High in the jungle-covered mountains of central Veracruz, a community security force repels would-be criminals with nothing more than stones, slingshots, machetes and courage, keeping crime down and ensuring the municipality doesn’t succumb to the influence of organized crime.
For the past 10 years, men and women have worked day and night as guards to patrol the 158 communities that make up the municipality of Zongolica, a region where 90% of the population is indigenous.
The strategy, the people say, has been successful.
“Here there are no assaults nor the presence of organized crime,” asserted Liborio Panzo Sánchez, a resident of the small town of Chicomapa Uno and a proud member of the community guards.

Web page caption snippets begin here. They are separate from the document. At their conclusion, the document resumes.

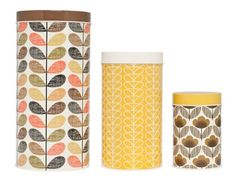 orla kiely kitchen storage canisters in mustard yellow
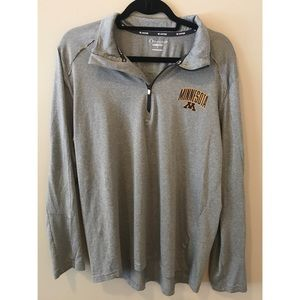 Champion University of Minnesota Pullover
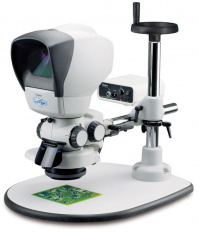 LYNX mikroskopy
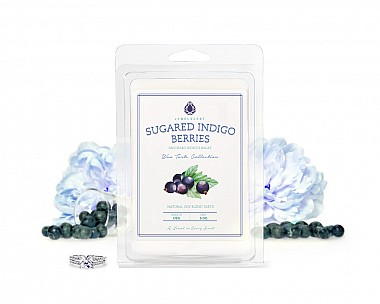 Sugared Indigo Berries Jewelry Wax Tarts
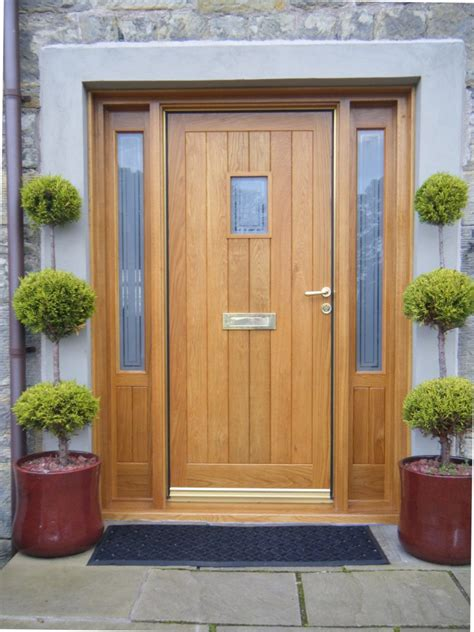 Front Doors Terrific Contemporary Wooden Front Doors Uk Hardwood Front Doors Uk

The force has grown to almost 1,000 members, all of them democratically chosen by their communities and 40% are women. Nahua women wearing distinctive black skirts and typical blouses and wielding machetes have become a common sight in the region.
“The women have to be brave,” said Carmela Quicahua, a Nahua woman and community guard from the community of Tlanecpaquila.
Apart from fighting crime, the community force also defends against the dispossession of land, she said. The sounding of a cohete (rocket or firework) alerts men and women, young and old, to the location of any problem.
“We don’t use violence but we do protect our lands and ourselves,” Quicahua insisted.
The commitment of citizens, courage and their desire to protect their homes — rather than any government strategy — has ensured that Zongolica doesn’t feature on any lists of the country’s most insecure regions.
Despite scant economic resources and primitive weapons, they are determined to prevent the kind of violent crime that has impacted other parts of the state and country.
In Tezonapa, which borders the municipality, crime including murders and assaults are relatively common but the community force has largely prevented such activity from spilling over into Zongolica.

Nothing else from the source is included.